Konerko also led his team in on-base percentage at .371, impressive for a 36-year-old who isn’t exactly the speediest guy in baseball.
In 2013, there’s no doubt Konerko will continue be the leader of this White Sox franchise a have around 160 hits when everything is said and done.
Look for the 1994 first round draft pick to make his seventh All-Star game this season.
5. Alfonso Soriano, 37
Some of us remember the 26-year-old Alfonso Soriano in pinstripes fighting to be the first Triple Crown winner since Carl Yastrzemski in 1967.
Unfortunately for Cubs fans, once they acquired the slugger in 2007 he began to slowly decline in production through his first five years in Chicago.
After a slow start to 2012, Soriano found his groove, ending the season with a .262 average, 32 home runs and a career-high 108 RBI. Yes, that’s right, Soriano had a career-high 108 RBI at age 37.
The Cubs likely won’t be competitive this season, fielding a roster of promising young talent, but mediocre veterans. Soriano has a good chance of being dealt at the trade deadline depending on his performance.
Expect Soriano to put up similar numbers as last season.
4. Derek Jeter, 38
Derek Jeter has quite the resume: 1996 Rookie of the Year, 14 time All-Star, five time Gold Glover and a .313 lifetime average.
At age 38, the Yankee captain continues to play like he did 10 years ago. Last season, Jeter batted .316 with 15 home runs, 58 RBI and a major league best 216 hits. And, he did it all for baseball’s most scrutinized and talked about franchise.
Mr. November proved to be one of the most durable veterans as well, playing in 159 games.
Jeter is an ageless wonder and he’ll continue to produce well into his 40's.
Expect the captain to post similar numbers as last season and lead the Yankees through what’s looking like an A-Rod-less season.
3. Torii Hunter, 37
Torii Hunter’s career has been defined by excellent fielding.

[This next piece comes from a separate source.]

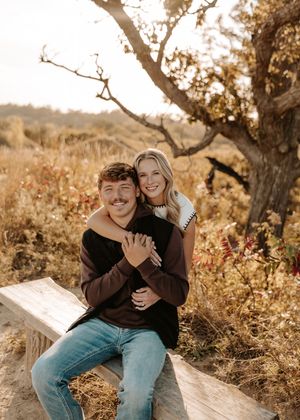 A couple shares joyful moments together on a rustic wooden bench surrounded by golden autumn foliage.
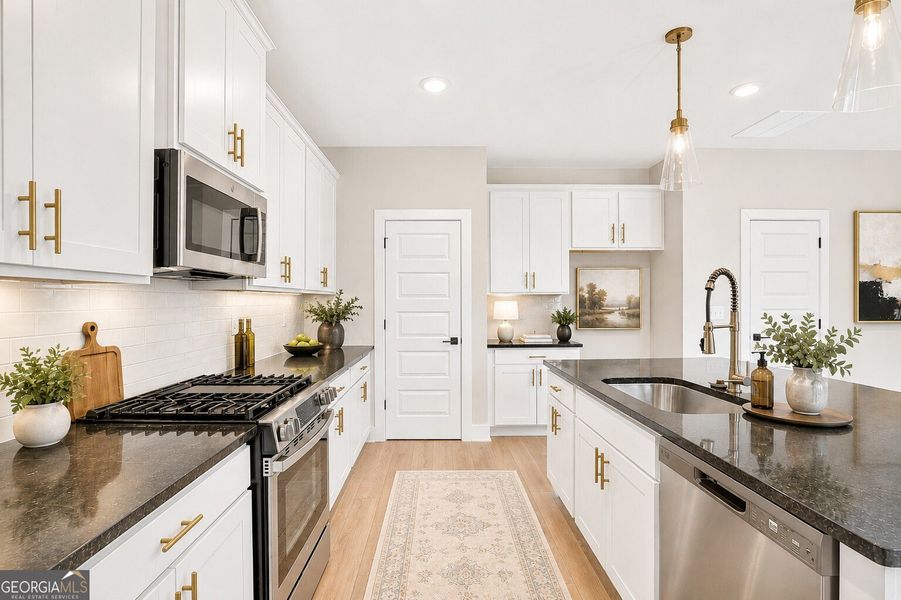 Furnished interior view inside a new home in The Fairways at Mirror Lake, Villa Rica (Image 12).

As he moves into the twilight of his career, Hunter has evolved from the speedy center fielder he was with the Twins to a consistent and reliable bat in the middle of a lineup for the Angels and now Detroit Tigers.
The 37-year-old outfielder signed a two-year, $26 million deal with Detroit this offseason.
Hunter has a chance to be the final piece to a Tigers team that fell four games short of a World Series last October.
Hunter, who batted .313 with 16 home runs and 92 RBI last season, gave the Angels a consistent 20 home runs and 80 to 90 RBI in his tenure in Los Angeles.
For this season, the .300-plus average likely won’t be there, but the Tigers should expect 20 home runs, 70 RBI and a solid right fielder.
2. Tim Hudson, 37
The 14-year veteran starting pitcher Tim Hudson is as good as he was the day he broke into the league with Oakland in 1999.
The 37-year-old has been a staple in the Atlanta Braves rotation for the last eight years. He’s contributed to some excellent Braves squads during his tenure in Atlanta.
Last season, Hudson went 16-7 with a 3.62 ERA and 102 strikeouts. Sure, the strikeouts are down from his usual average, but he continues to find ways to retire batters.
In 2013, Hudson will likely earn victory No. 200 and etch his name into the record books. Look for Hudson to put this young, dangerous Braves pitching staff on the road to the playoffs, once again.
1. R.A. Dickey, 38
It’s been a long, tumultuous road for Toronto Blue Jays pitcher R.A. Dickey to reach success.
Players usually reach the peak of their careers at age 28, 29, 30 or even 31. For Dickey, at age 31 he was bouncing around the Rangers farm system after posting a 6.67 ERA in 2005.
Now, at age 38, R.A. Dickey has become a household name, and his knuckleball is one of the most feared pitches in all of baseball.
In a Cy Young award winning 2012 season, Dickey reached the summit, recording a 20-6 record with a 2.73 ERA. His 230 strikeouts were 96 more than his previous career-high.
This is an extremely dangerous Blue Jays team heading into this season. With proven major league talent at literally every position, they’re a forced to be reckoned with in 2013.
Look for Dickey to extend his career and have another Cy Young worthy season as the Jays look to capture their first playoff berth since 1993.